UAT: Multiple yaml.dump calls missing allow_unicode=True causing non-ASCII data to be escaped as \uXXXX sequences #4084

Open
opened 2026-04-06 10:10:11 +00:00 by freemo · 0 comments
Owner

Metadata

  • Branch: fix/yaml-allow-unicode
  • Commit Message: fix(i18n): add allow_unicode=True to all yaml.dump calls to preserve non-ASCII characters
  • Milestone: (none — backlog)
  • Parent Epic: #399 (Post-MVP Server & Clients — nearest applicable CLI epic)

Bug Report

What was tested: Whether the CLI correctly handles and outputs non-ASCII content (e.g., project names, actor descriptions, persona names, or any user-supplied text containing Unicode characters like accented letters, CJK characters, or emoji).

Expected behavior:

When a user has non-ASCII content in their data (e.g., a project named "Café API" or an actor description in Japanese), YAML output should preserve those characters as-is:

name: Café API
description: カフェAPIプロジェクト

Actual behavior (from code analysis):

Several yaml.safe_dump() and yaml.dump() calls are missing allow_unicode=True, causing PyYAML to escape non-ASCII characters as \uXXXX sequences:

name: "Caf\xE9 API"
description: "\u30AB\u30D5\u30A7API\u30D7\u30ED\u30B8\u30A7\u30AF\u30C8"

This makes YAML output unreadable for non-ASCII content and breaks round-trip fidelity when the YAML is re-imported.

Affected files and locations:

  1. src/cleveragents/cli/commands/_resolve_actor.py:106

    yaml_text = yaml.safe_dump(config_blob, default_flow_style=False)
    # Missing: allow_unicode=True
    
  2. src/cleveragents/cli/commands/repl.py:594

    yaml.safe_dump(payload, sort_keys=False, default_flow_style=False)
    # Missing: allow_unicode=True
    # Used for persona export — persona names/descriptions may contain non-ASCII
    
  3. src/cleveragents/cli/commands/actor_context.py:294

    yaml.dump(export_data, fh, default_flow_style=False, sort_keys=False)
    # Missing: allow_unicode=True
    # Used for actor context export
    
  4. src/cleveragents/actor/yaml_template_engine.py:226

    return yaml.dump(value, default_flow_style=False).strip()

# Data section
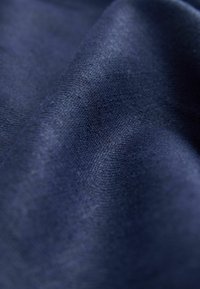 Gros plan sur un tissu doux bleu foncé avec une texture tissée fine et de légers plis créant des variations de lumière et d'ombre.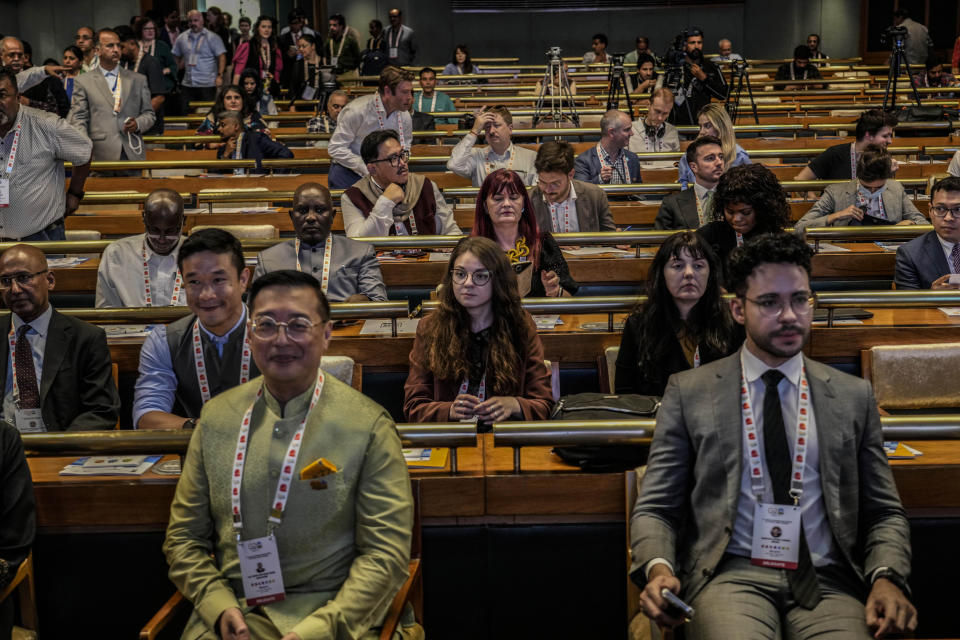 Delegates from the Group of 20 nations attend a tourism meeting in Srinagar, Indian controlled Kashmir, Monday, May 22, 2023. The meeting condemned by China and Pakistan is the first significant international event in Kashmir since New Delhi stripped the Muslim-majority region of semi-autonomy in 2019. (AP Photo/Mukhtar Khan)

# Exercise instructions
[1] Answer these from the bug report on YAML Unicode escaping:
(a) What branch is listed for the fix?
(b) What is the yaml.safe_dump call at line 594 of repl.py used for?
(c) Besides unreadable output, what does the report say the escaping breaks when the YAML is re-imported?
[2] Carry on the bug report on YAML Unicode escaping, picking up after its last line.

# Solved tasks
[1]
(a) fix/yaml-allow-unicode
(b) Persona export
(c) Round-trip fidelity

[2]
    # Missing: allow_unicode=True
    # Used in template engine — templates may contain non-ASCII content
    
  5. src/cleveragents/actor/schema.py:901

    yaml.safe_dump(self.model_dump(mode="json", exclude_none=True), f, ...)
    # Missing: allow_unicode=True
    # Used for actor schema serialization to YAML files
    
  6. src/cleveragents/tui/persona/registry.py:70

    yaml.safe_dump(payload, handle, sort_keys=False, default_flow_style=False)
    # Missing: allow_unicode=True
    # Used for persona registry persistence
    

Contrast with correct usage: The output rendering framework correctly uses allow_unicode=True in src/cleveragents/cli/output/materializers.py:666,674 and src/cleveragents/cli/formatting.py:79. The affected files are inconsistent with this established pattern.

Steps to reproduce:

import yaml
# Without allow_unicode (broken):
yaml.safe_dump({"name": "Café"})
# Output: "name: \"Caf\\xE9\"\n"  ← escaped

# With allow_unicode (correct):
yaml.safe_dump({"name": "Café"}, allow_unicode=True)
# Output: "name: Café\n"  ← preserved

i18n impact: Any user with non-ASCII content in actor configs, persona names, project names, or context data will see garbled YAML output. This affects users in non-English locales and any use of Unicode in identifiers.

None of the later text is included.